▶ Spatial question entries:
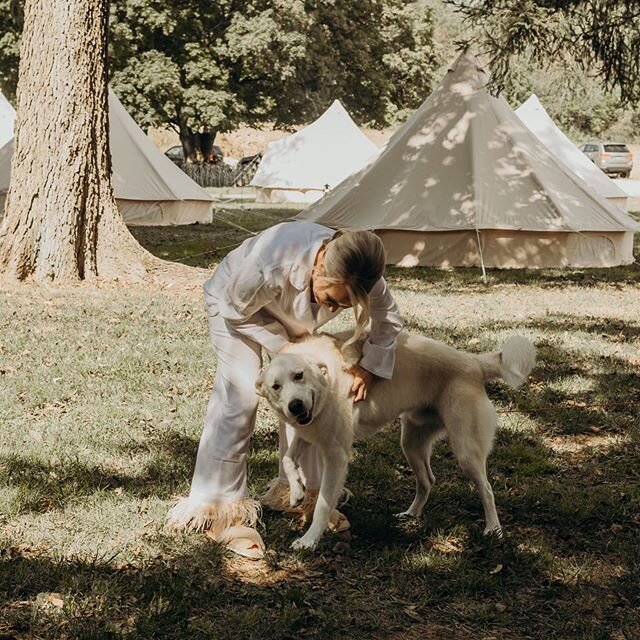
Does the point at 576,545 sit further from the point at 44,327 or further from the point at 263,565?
the point at 44,327

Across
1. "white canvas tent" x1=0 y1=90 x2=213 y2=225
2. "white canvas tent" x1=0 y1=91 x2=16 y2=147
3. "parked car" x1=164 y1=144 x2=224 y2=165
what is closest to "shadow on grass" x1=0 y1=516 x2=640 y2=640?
"white canvas tent" x1=0 y1=90 x2=213 y2=225

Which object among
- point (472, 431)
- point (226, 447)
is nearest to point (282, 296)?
point (226, 447)

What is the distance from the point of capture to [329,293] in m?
3.95

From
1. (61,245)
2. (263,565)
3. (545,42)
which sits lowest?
Answer: (263,565)

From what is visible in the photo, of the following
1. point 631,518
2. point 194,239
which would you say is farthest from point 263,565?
point 194,239

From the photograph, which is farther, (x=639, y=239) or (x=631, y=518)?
(x=639, y=239)

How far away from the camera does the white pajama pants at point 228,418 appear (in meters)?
4.33

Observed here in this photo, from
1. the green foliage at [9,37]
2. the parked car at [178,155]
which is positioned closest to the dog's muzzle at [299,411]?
the green foliage at [9,37]

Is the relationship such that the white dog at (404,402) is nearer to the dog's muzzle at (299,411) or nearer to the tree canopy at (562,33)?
the dog's muzzle at (299,411)

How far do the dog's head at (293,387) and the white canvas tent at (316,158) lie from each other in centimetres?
2607

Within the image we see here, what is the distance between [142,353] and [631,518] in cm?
451

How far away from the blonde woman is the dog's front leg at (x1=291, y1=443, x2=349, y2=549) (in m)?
0.24

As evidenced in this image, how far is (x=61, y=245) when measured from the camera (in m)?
11.5

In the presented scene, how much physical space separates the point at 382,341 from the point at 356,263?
54 centimetres
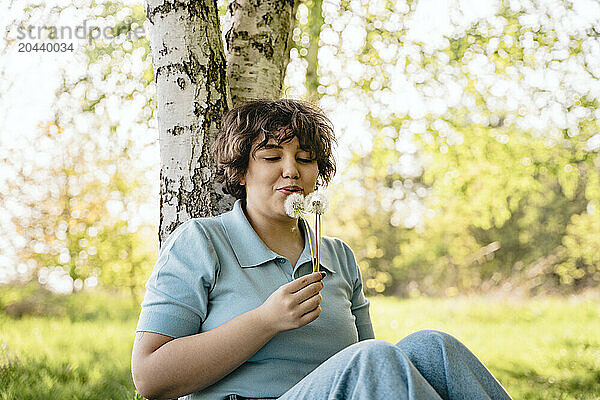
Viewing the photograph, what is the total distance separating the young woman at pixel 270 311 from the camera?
1365mm

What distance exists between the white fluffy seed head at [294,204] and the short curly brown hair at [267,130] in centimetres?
15

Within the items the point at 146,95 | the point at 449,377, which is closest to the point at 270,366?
the point at 449,377

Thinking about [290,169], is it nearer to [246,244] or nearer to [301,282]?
[246,244]

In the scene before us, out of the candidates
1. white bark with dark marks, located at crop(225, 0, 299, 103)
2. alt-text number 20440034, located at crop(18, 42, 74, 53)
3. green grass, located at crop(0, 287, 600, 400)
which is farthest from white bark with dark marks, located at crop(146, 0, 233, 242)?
alt-text number 20440034, located at crop(18, 42, 74, 53)

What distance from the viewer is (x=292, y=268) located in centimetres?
187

▶ STATED EXERCISE:
Rewrite the listing above as a numbered list of its lines, skipping any blank lines. Leave the pictures out of your answer.

▶ TASK OUTPUT:
1. Does the point at 576,545 sit further from the point at 44,327 or further from the point at 263,565?
2. the point at 44,327
3. Across
4. 1. "white canvas tent" x1=0 y1=90 x2=213 y2=225
5. 2. "white canvas tent" x1=0 y1=91 x2=16 y2=147
6. 3. "parked car" x1=164 y1=144 x2=224 y2=165
7. what is closest to "shadow on grass" x1=0 y1=516 x2=640 y2=640?
8. "white canvas tent" x1=0 y1=90 x2=213 y2=225
9. Which object among
10. - point (472, 431)
11. - point (226, 447)
12. is nearest to point (282, 296)?
13. point (226, 447)
14. What is the distance from the point of capture to [329,293] in m?
15. 3.95
16. From
17. 1. (61,245)
18. 2. (263,565)
19. 3. (545,42)
20. which sits lowest?
21. Answer: (263,565)
22. From what is visible in the photo, of the following
23. 1. point 631,518
24. 2. point 194,239
25. which would you say is farthest from point 263,565?
26. point 194,239
27. From the photograph, which is farther, (x=639, y=239) or (x=631, y=518)?
28. (x=639, y=239)
29. How far away from the camera does the white pajama pants at point 228,418 appear (in meters)?
30. 4.33
31. Observed here in this photo, from
32. 1. the green foliage at [9,37]
33. 2. the parked car at [178,155]
34. which is positioned closest to the dog's muzzle at [299,411]?
35. the green foliage at [9,37]
36. Is the relationship such that the white dog at (404,402) is nearer to the dog's muzzle at (299,411) or nearer to the tree canopy at (562,33)?
37. the dog's muzzle at (299,411)
38. How far do the dog's head at (293,387) and the white canvas tent at (316,158) lie from each other in centimetres?
39. 2607
40. Within the image we see here, what is the distance between [142,353] and [631,518] in cm?
41. 451
42. How far away from the blonde woman is the dog's front leg at (x1=291, y1=443, x2=349, y2=549) (in m)?
43. 0.24
44. As evidenced in this image, how far is (x=61, y=245) when measured from the camera (in m)?
45. 11.5
46. In the presented scene, how much physical space separates the point at 382,341 from the point at 356,263?
47. 54 centimetres
48. Viewing the photograph, what is the total distance separating the young woman at pixel 270 311 from the camera?
49. 1365mm
50. What distance exists between the white fluffy seed head at [294,204] and the short curly brown hair at [267,130] in centimetres?
51. 15
52. Within the items the point at 146,95 | the point at 449,377, which is closest to the point at 270,366?
53. the point at 449,377
54. Thinking about [290,169], is it nearer to [246,244] or nearer to [301,282]?
55. [246,244]
56. In the scene before us, out of the candidates
57. 1. white bark with dark marks, located at crop(225, 0, 299, 103)
58. 2. alt-text number 20440034, located at crop(18, 42, 74, 53)
59. 3. green grass, located at crop(0, 287, 600, 400)
60. which is farthest from white bark with dark marks, located at crop(146, 0, 233, 242)?
61. alt-text number 20440034, located at crop(18, 42, 74, 53)
62. What distance from the viewer is (x=292, y=268) located in centimetres?
63. 187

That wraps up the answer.